3D PAPER MODELING                                                                              Static Samples     Kinetic Samples

My latest hobby involves making 3D models from thick paper stock. It is a challenge that requires designing a shape that when cut and folded will create a 3D model. While designing a shape is relatively easy, cutting and folding precisely requires patience and skill.

Enters the electronic cutter, a machine that functions basically as an inkjet printer but with a sharp blade on a pivot instead of an ink cartridge. It is basically a table top X-Y plotter with a blade instead of a pen.

Also it is essentially the same type of cutter used in the vinyl sign industry but with some modifications so it can cut through the material rather than cut only the vinyl without its backing.

Depending on the brand and size of such a cutter, it is possible to cut a very thick paper, up to about 1/8" thickness and to cut through some thin plastics.

I bought recently such a cutter, brand named Silver Bullet. The cutter is made in China by Foison Industries and is distributed under at least two brand names with small differences between them. The Silver Bullet comes in 3 widths, the 24" model being the widest. The picture below is the 24" model which I bought in October, 2012 for about $1,200. This cutter is about 34" wide and can accept media of up to about 27" in width. The material moves back and forth and the blade cartridge moves left and right.

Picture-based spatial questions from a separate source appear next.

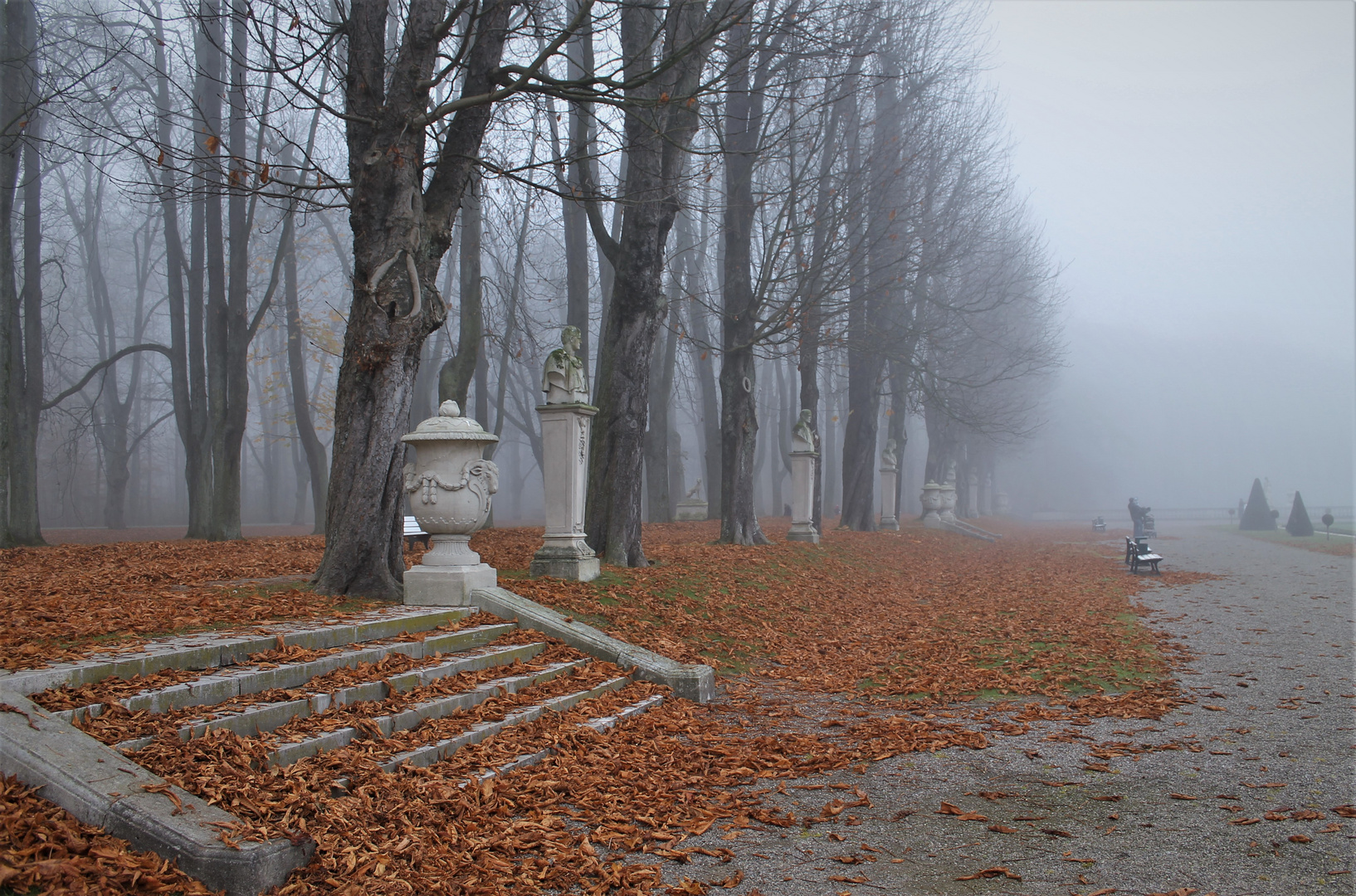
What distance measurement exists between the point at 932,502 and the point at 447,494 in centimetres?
2608

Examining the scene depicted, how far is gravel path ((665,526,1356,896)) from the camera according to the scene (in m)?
3.37

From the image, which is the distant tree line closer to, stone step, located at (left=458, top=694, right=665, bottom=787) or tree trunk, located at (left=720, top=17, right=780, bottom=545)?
tree trunk, located at (left=720, top=17, right=780, bottom=545)

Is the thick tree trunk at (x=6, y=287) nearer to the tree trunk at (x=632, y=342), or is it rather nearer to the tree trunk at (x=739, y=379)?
the tree trunk at (x=632, y=342)

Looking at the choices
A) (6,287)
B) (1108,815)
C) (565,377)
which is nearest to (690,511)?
(565,377)

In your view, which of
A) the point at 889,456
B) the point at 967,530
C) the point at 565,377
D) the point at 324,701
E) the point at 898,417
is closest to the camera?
the point at 324,701

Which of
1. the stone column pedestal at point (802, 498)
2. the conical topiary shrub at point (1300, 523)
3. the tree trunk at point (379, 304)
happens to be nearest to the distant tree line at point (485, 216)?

To solve the problem so the cutting blade will go through the material without damaging the machine, a thin cutting mat is placed underneath the material being cut. The mat is about 20 thousands of an inch thick, so one needs to adjust the blade depth of penetration carefully. The force or pressure on the blade is adjustable so one can cut partially or through the material as needed. The cutter connects to a computer either via a USB or a Serial cable.

This cutter uses a very basic graphics software called SCAL which communicates with the cutter and allows to execution of the commands on the computer screen. Fortunately, one can import SVG files into the software, which means that one can work with an advanced vector software program such as Adobe Illustrator, which is what I use.

The end product, that is the cut paper shapes, range from acceptable to excellent, depending on the experience of the operator and the limitations of the machine.

Here are some samples of paper-art which I have done recently: PAPER MODELING SAMPLES

I am still learning the ropes of this machine but one of the features which attracted me was the ability to print an image on a conventional printer, then to place it in the cutter and cut the image. What actually needs to happen is to send the print command to the printer from within the SCAL software. This allows the placement of 3 registration marks around the shape, which are then used by the software to tell the cutter where the reference points are. This procedure is called "Print and Cut" although in reality the print part and the cut portion are done on different machines.

In order to match the registration marks on the computer screen with the physical registration marks which were printed on the same sheet of paper as the shape, one has to direct the blade via arrows on the screen. So much for theory. Unfortunately the machine times out at this specific mode of communication in less than 5 seconds. This bug is admitted by the makers of the software and apparently affects some machine/computer combinations and not others. Too bad that it affects my machine. Of course I tried to get help through the usual channels and forum boards, but all suggestions were of little practical use to me at this stage.


I did find a solution. My solution is basically doing the process in reverse. I call it "Cut and Print".  Basically the shape is designed, then cut on the cutter and then printed on top with whatever graphic you wish.

Here are the details of my solution.

1. Design your shape and place the cut lines on one layer and the graphic image on a second layer. Only the cut lines will be used by the cutter.

This is a screen shot of the desktop of SCAL with my imported image. The large blue frame is the virtual mat. The cutter follows only vector lines and ignores everything else, so in the example above, it will cut the outline of the blue shape and the outline of the letters. (The letters were converted to vector outlines previously in Adobe Illustrator.)

2. Place a sheet of paper in the cutter and send a "cut" command to the cutter.

3. Remove both the cut shape and the paper around the shape carefully from the cutter and turn both parts upside down. Use removable tape to secure the cut shapes to the original sheet.

4. Measure the exact distance of the cut shape in relation to the paper and place the graphics exactly at that location on the screen.

5. Insert this assemblage into your printer to print the graphic inside the cut piece.

The graphic consists of the blue shape and the "penta" portion of the word "pentagone" (notice the play on words...) The "gone" part of the word was cut when the outside part was also cut.

6. Here is a picture of the actual finished piece. Notice the cut lines in the "gone" part:

Yes, it's gone!

Although I solved my specific problem, one has to remember that the solution depends on having a high end program like Illlustrator, where accurate and precise positioning, etc., can be accomplished. Although I have not had a chance to try the original "Print and Cut" method, the method described here is precise to a fraction of a millimeter!

Having done all that, I am awaiting for an updated version of the SCAL software so I can compare both methods.

To my surprise and delight, after a few back and forth discussions about the problem, the software company which makes SCAL, solved the problem and sent me directly the updated version of the software. Having dealt with software companies in the past and getting nowhere, I am happy to report that the solution works. Hurray for this software company!